Por Gladys Navarrete Sicacha
Samuel y Leo salieron del colegio con sonrisas en sus rostros felices de haber terminado la jornada escolar. La libertad y el sol de la tarde los acariciaba mientras caminaban hacia sus casas, listos para disfrutar del resto del día.
Mientras se despedían, Samuel y Leo se rieron al recordar la broma que una compañera le había hecho a su profesor de matemáticas esa mañana. Quedaron en que se verían más tarde para hacer las tareas juntos. Así lo habían acordado sus padres.
Al entrar a su casa, Samuel la encuentra igual que siempre: vacía. Sus padres trabajan todo el día, ella es su refugio silencioso y solitario. La luz del sol se filtra a través de las ventanas, iluminando el espacio y creando sombras en las paredes.
Samuel deja su mochila en el suelo y se dirige a la cocina a prepararse algo ligero para comer.
También Leo llega a su casa, sube las escaleras siente un nudo en el estómago al pasar frente al cuarto de sus padres. La puerta está cerrada, pero él sabe que detrás de ella se esconde un secreto del cual, nunca puede ni debe hablar con nadie. Su padre le ha advertido que en ninguna circunstancia debe sacarlo del lugar donde se encuentra, pues así, como puede ser de utilidad en algún momento también puede ser causa de mucho dolor y sufrimiento para la familia. Una sensación de miedo y ansiedad se apoderan de él, por un momento se detiene en el pasillo, indeciso si seguir adelante o no. El silencio de la casa se hace cómplice con sus pensamientos. De pronto el timbre lo hace volver a la realidad, baja corriendo y abre el portón, es su amigo que ha llegado.
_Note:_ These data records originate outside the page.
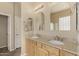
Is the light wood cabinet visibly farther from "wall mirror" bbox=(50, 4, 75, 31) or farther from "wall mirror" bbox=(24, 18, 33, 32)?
"wall mirror" bbox=(50, 4, 75, 31)

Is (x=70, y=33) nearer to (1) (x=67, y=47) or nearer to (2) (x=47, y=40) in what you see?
(1) (x=67, y=47)

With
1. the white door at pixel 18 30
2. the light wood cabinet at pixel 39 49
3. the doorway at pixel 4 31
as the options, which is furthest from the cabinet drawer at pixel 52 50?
the doorway at pixel 4 31

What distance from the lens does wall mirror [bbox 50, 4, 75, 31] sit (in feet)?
5.48

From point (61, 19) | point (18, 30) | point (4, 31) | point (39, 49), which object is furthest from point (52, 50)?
point (4, 31)

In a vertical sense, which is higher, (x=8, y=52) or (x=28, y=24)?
(x=28, y=24)

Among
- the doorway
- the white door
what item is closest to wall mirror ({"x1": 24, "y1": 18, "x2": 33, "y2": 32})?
the white door

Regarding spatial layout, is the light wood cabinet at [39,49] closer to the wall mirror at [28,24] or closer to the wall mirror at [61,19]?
the wall mirror at [28,24]

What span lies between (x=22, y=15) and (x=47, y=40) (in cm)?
51

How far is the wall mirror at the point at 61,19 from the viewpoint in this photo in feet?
5.48

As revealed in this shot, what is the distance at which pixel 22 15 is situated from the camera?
1722 mm

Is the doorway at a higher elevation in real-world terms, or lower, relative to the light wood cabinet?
higher

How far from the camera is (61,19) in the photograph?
171 centimetres

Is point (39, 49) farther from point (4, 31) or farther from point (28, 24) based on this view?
point (4, 31)

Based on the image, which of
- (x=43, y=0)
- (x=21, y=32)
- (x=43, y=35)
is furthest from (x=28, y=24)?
(x=43, y=0)
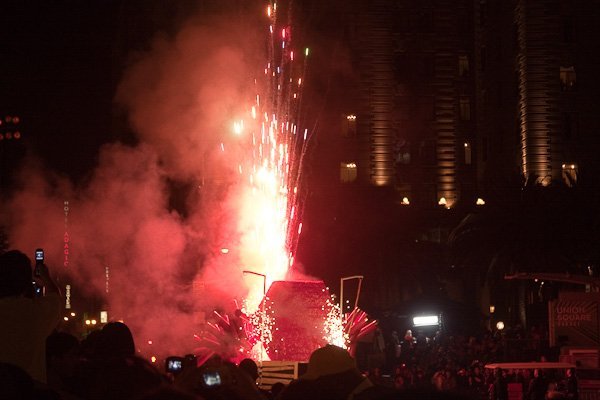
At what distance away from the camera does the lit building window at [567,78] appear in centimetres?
4838

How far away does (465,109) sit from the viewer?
5306 centimetres

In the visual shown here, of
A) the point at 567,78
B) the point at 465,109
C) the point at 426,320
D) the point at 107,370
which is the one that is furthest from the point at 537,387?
the point at 465,109

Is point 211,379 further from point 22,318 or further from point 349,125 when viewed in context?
point 349,125

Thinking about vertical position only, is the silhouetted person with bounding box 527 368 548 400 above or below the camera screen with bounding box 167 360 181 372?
below

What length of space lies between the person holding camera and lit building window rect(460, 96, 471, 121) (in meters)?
47.9

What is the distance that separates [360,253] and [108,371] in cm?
3660

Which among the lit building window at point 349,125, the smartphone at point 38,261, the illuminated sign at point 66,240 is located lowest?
the smartphone at point 38,261

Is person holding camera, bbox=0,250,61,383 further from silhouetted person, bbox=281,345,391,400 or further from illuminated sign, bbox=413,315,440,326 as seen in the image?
illuminated sign, bbox=413,315,440,326

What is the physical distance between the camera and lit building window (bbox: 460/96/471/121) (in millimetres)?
52906

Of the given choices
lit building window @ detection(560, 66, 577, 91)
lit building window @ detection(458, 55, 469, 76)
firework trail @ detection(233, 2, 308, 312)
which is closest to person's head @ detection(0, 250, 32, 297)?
firework trail @ detection(233, 2, 308, 312)

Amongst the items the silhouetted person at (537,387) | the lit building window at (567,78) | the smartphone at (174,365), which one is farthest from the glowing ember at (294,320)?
the lit building window at (567,78)

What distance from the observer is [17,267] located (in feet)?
19.7

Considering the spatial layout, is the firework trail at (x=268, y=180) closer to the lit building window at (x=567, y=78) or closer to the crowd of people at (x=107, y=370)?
the crowd of people at (x=107, y=370)

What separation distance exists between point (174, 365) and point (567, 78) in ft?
144
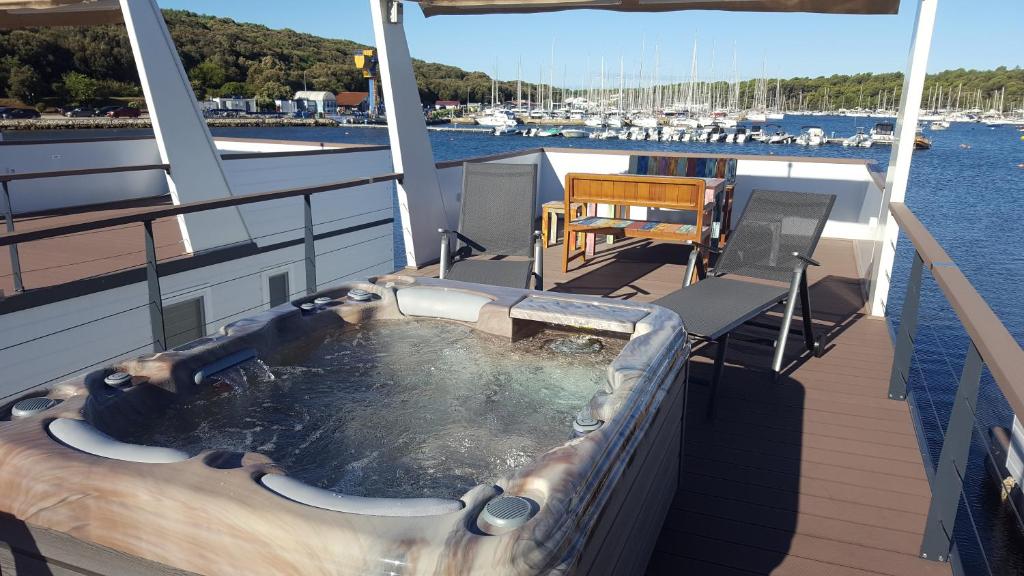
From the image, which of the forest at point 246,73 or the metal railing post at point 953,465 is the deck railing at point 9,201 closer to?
the metal railing post at point 953,465

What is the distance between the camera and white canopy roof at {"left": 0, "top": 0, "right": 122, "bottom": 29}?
18.2 feet

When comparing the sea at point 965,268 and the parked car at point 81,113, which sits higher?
the parked car at point 81,113

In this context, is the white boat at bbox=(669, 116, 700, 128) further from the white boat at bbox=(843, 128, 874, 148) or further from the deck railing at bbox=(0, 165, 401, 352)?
the deck railing at bbox=(0, 165, 401, 352)

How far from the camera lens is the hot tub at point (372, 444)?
1.27 m

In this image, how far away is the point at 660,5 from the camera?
4246mm

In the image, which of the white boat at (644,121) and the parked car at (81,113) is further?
the white boat at (644,121)

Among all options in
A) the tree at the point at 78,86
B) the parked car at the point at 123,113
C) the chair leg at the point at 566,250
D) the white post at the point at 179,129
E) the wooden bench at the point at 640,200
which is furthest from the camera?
the parked car at the point at 123,113

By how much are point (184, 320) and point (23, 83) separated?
41.0 m

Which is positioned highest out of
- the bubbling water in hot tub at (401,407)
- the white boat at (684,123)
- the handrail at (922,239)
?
the handrail at (922,239)

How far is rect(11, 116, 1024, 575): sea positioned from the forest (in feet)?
16.4

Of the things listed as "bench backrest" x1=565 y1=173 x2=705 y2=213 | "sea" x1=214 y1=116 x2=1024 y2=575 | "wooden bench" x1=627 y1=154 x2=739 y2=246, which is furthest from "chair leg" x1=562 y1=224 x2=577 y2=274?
"sea" x1=214 y1=116 x2=1024 y2=575

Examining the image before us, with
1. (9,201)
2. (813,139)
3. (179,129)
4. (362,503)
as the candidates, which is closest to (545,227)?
(179,129)

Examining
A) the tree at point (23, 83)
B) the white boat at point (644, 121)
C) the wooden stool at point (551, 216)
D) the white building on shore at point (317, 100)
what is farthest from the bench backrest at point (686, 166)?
the white building on shore at point (317, 100)

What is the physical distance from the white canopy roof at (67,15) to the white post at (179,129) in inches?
25.1
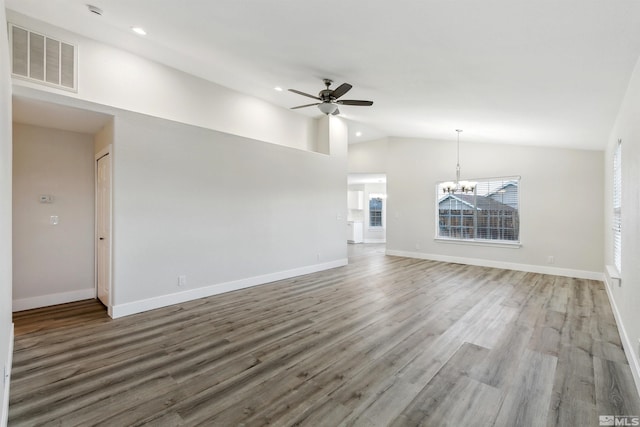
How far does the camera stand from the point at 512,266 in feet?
21.7

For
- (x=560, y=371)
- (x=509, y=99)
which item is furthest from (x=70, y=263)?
(x=509, y=99)

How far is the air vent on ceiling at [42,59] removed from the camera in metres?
3.22

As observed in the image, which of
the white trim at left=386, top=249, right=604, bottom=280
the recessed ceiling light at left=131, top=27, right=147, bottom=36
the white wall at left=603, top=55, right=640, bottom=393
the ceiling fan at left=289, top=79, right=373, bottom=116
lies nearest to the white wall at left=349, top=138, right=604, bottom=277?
the white trim at left=386, top=249, right=604, bottom=280

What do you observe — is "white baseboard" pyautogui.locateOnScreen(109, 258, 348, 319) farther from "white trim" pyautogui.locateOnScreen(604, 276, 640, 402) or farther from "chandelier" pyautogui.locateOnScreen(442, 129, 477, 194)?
"white trim" pyautogui.locateOnScreen(604, 276, 640, 402)

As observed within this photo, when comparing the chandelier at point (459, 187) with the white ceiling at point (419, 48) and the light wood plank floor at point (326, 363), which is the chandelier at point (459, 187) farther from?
the light wood plank floor at point (326, 363)

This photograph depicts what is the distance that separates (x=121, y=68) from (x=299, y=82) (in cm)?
252

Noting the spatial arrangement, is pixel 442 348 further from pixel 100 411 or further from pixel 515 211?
pixel 515 211

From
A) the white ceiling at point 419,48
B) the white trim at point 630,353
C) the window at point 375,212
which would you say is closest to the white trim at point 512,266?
the white ceiling at point 419,48

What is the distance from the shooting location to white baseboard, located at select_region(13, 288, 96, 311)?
3.87 m

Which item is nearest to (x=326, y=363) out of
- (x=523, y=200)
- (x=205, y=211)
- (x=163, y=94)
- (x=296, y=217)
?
(x=205, y=211)

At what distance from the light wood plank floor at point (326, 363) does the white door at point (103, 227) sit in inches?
12.8

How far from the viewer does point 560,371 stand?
2477 mm

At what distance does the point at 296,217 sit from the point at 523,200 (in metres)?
5.08

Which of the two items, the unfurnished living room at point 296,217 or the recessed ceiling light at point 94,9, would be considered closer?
the unfurnished living room at point 296,217
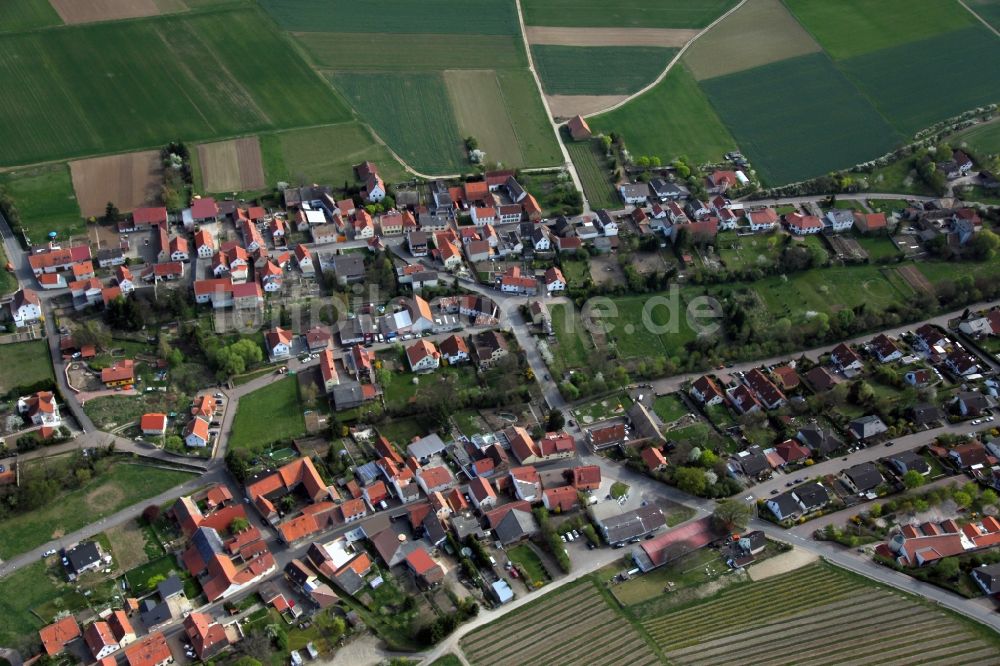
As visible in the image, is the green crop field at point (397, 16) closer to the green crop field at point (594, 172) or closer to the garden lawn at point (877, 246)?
the green crop field at point (594, 172)

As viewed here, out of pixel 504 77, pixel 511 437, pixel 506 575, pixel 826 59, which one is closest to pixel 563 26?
pixel 504 77

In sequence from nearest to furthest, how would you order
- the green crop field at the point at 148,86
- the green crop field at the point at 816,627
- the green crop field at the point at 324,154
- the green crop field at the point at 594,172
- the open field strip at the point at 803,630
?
1. the open field strip at the point at 803,630
2. the green crop field at the point at 816,627
3. the green crop field at the point at 324,154
4. the green crop field at the point at 594,172
5. the green crop field at the point at 148,86

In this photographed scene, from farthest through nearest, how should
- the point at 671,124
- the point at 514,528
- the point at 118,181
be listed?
the point at 671,124 < the point at 118,181 < the point at 514,528

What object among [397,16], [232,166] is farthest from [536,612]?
[397,16]

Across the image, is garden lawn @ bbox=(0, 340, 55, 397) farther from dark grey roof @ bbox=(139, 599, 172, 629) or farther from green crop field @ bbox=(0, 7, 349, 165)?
green crop field @ bbox=(0, 7, 349, 165)

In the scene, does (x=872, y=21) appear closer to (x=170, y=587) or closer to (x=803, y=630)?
(x=803, y=630)

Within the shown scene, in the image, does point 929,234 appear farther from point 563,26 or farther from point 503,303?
point 563,26

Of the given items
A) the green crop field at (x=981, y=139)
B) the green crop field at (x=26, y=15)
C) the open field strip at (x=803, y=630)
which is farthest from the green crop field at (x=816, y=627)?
the green crop field at (x=26, y=15)
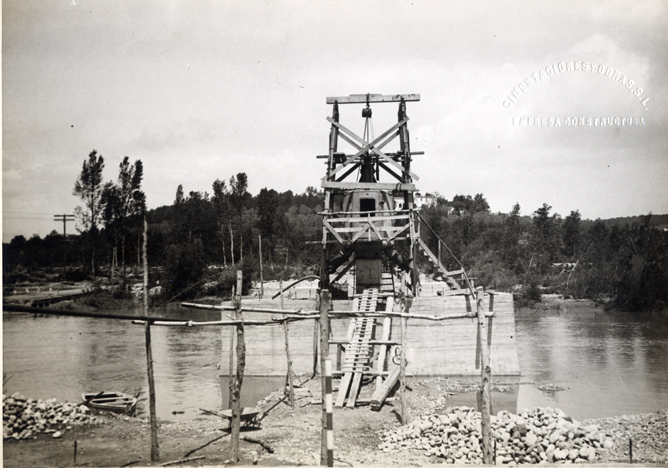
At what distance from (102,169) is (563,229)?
37.6m

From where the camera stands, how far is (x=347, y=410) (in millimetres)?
14648

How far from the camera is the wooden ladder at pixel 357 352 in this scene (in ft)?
50.3

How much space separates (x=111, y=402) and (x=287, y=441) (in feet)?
28.3

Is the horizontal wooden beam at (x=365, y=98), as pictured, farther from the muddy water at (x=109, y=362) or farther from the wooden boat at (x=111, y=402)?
the wooden boat at (x=111, y=402)

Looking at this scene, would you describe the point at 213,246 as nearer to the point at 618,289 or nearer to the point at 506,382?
the point at 618,289

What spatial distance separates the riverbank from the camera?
11258 mm

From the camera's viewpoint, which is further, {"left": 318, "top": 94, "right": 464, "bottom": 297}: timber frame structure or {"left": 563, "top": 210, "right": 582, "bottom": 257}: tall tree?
{"left": 563, "top": 210, "right": 582, "bottom": 257}: tall tree

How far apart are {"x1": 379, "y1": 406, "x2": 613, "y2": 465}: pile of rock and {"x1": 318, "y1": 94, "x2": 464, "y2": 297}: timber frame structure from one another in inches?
270

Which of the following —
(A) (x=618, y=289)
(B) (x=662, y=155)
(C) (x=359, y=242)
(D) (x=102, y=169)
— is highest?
(D) (x=102, y=169)

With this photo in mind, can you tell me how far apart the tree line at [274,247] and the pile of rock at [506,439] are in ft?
23.3

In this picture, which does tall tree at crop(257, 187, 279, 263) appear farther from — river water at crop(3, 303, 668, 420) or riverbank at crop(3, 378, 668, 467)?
→ riverbank at crop(3, 378, 668, 467)

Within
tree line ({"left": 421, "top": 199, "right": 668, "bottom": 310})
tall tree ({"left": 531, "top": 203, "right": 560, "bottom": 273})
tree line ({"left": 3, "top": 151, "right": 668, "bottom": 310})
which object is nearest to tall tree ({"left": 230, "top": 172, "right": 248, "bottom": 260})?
tree line ({"left": 3, "top": 151, "right": 668, "bottom": 310})

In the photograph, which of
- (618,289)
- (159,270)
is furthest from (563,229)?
(159,270)

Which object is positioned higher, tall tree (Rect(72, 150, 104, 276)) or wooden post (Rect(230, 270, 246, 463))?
tall tree (Rect(72, 150, 104, 276))
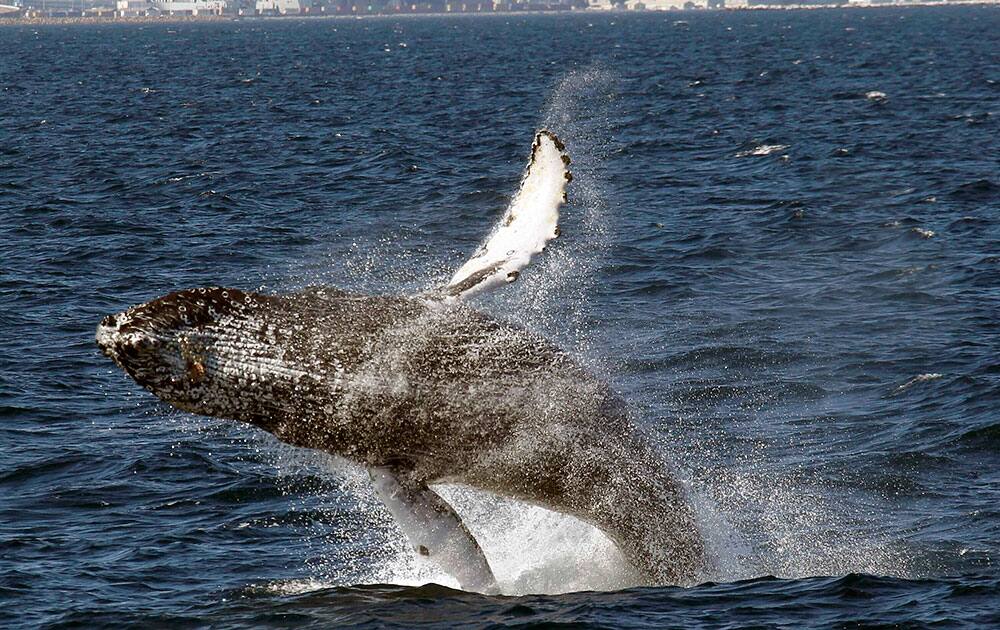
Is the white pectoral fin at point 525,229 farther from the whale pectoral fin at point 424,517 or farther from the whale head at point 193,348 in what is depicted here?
the whale head at point 193,348

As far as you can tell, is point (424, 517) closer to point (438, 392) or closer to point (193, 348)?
point (438, 392)

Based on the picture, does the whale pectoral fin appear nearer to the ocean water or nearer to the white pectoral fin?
the ocean water

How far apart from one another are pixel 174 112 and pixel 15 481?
180 feet

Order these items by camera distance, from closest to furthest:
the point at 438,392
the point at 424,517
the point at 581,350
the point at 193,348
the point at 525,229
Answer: the point at 193,348, the point at 438,392, the point at 424,517, the point at 525,229, the point at 581,350

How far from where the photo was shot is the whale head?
11.0m

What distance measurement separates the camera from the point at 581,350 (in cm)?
2344

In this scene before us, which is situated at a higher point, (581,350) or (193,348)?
(193,348)

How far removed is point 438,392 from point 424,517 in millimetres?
1153

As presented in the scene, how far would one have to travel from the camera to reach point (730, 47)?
449 feet

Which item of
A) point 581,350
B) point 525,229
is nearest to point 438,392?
point 525,229

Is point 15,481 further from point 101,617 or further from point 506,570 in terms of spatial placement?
point 506,570

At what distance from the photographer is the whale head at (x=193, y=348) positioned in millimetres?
11000

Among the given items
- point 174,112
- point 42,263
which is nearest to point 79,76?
point 174,112

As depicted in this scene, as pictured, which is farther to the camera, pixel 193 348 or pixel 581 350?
pixel 581 350
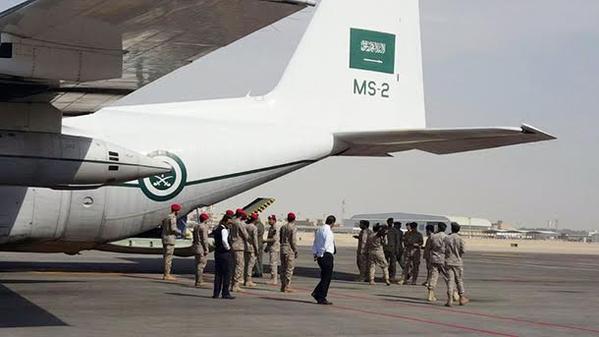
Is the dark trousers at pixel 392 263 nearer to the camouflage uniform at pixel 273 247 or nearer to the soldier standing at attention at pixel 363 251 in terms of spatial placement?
the soldier standing at attention at pixel 363 251

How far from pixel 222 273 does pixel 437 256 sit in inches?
158

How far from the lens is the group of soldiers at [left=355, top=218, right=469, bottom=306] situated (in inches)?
639

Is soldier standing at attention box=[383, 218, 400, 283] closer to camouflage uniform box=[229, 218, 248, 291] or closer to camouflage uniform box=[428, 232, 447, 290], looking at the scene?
camouflage uniform box=[428, 232, 447, 290]

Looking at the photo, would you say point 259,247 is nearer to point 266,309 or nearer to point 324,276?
point 324,276

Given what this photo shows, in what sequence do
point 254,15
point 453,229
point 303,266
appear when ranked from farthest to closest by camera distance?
point 303,266 < point 453,229 < point 254,15

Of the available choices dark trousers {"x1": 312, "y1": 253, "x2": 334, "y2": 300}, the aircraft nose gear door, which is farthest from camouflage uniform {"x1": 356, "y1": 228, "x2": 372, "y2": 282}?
the aircraft nose gear door

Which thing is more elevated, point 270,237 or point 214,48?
point 214,48

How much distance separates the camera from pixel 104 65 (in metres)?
11.4

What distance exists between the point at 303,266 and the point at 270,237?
24.4ft

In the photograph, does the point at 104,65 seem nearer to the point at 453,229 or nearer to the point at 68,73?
the point at 68,73

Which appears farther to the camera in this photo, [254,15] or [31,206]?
[31,206]

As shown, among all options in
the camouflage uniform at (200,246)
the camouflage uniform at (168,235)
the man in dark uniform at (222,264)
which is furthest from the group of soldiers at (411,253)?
the camouflage uniform at (168,235)

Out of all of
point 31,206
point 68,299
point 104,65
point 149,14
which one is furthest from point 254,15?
point 31,206

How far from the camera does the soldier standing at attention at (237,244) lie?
674 inches
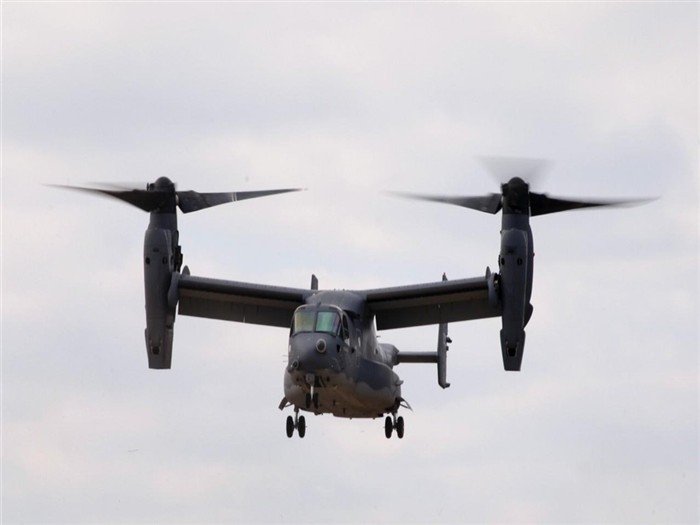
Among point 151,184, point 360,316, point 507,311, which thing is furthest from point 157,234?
point 507,311

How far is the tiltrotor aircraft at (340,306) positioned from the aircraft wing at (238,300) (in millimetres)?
24

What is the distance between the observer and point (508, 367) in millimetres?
46781

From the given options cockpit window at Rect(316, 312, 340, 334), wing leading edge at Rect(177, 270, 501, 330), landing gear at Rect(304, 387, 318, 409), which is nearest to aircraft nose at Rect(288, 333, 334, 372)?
cockpit window at Rect(316, 312, 340, 334)

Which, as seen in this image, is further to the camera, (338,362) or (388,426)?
(388,426)

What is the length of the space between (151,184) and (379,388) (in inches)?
275

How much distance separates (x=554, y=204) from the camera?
4812cm

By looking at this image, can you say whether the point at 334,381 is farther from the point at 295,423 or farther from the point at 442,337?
the point at 442,337

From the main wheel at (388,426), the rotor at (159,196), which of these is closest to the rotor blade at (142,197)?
the rotor at (159,196)

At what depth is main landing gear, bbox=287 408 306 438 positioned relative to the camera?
4803cm

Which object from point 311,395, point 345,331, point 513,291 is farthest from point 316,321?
point 513,291

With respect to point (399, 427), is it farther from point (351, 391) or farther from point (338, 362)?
point (338, 362)

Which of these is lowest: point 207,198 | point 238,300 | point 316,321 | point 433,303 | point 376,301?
point 316,321

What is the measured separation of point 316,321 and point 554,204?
Answer: 6.22 metres

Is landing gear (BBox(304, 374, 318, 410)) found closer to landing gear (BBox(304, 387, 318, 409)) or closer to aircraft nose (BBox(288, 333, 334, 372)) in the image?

Entran a la sala y cada uno saca sus libros, disponiéndose a hacer las tareas. Al cabo de dos horas ya las han terminado, sin embargo, aquellos pensamientos no han dejado de rondar en la cabeza de Leo.
Se inclina hacia adelante, y con un susurro le dice a su amigo:
—Samuel, mi padre guarda en su habitación un secreto, pero no puedo enseñárselo a nadie, si se dan cuenta me castigarán.
Samuel abre los ojos con gran curiosidad y le jura a su amigo que no dirá nada a nadie, el también guardará el secreto. Leo accede y salen corriendo a la alcoba de sus padres.
Leo toma una silla, se sube y saca del closet una caja con mucho cuidado, la coloca sobre la cama, la abre y saca de ella una pistola.
—Mi papá es policía —le dice a Samuel.
Entre risas y juego, Leo apunta y sin darse cuenta dispara. Aturdido suelta el arma, el horror se apodera de él al ver a su amigo doblado en el piso sosteniéndose con las dos manos el vientre. Corre hacia él gritando, Samuel llora de dolor, Leo busca con afán en el closet una toalla y se la pone en la herida. Sin pensarlo dos veces, salen despavoridos en busca de ayuda. La calle está desierta, caminan gritando y llorando, por fin un hombre que va conduciendo un taxi, los ve y entre los dos, suben a Samuel al carro. El tiempo se detiene para Leo, los minutos le parecen horas, Samuel deja de llorar, ha perdido mucha sangre. Cuando por fin llegan al hospital más cercano, ya es muy tarde, la vida se le ha escapado a Samuel.
El dolor en ambas familias es muy grande. Leo se volvió silencioso y solitario. Cuenta su mamá que muchas veces lo encontraba llorando en su cuarto, sus amigos que antes lo conocieron sienten que con la muerte de su amigo también él murió un poco. Un mes después de la muerte de Samuel, Leo con esa misma arma se pegó un disparo en la cabeza acabando así su sufrimiento.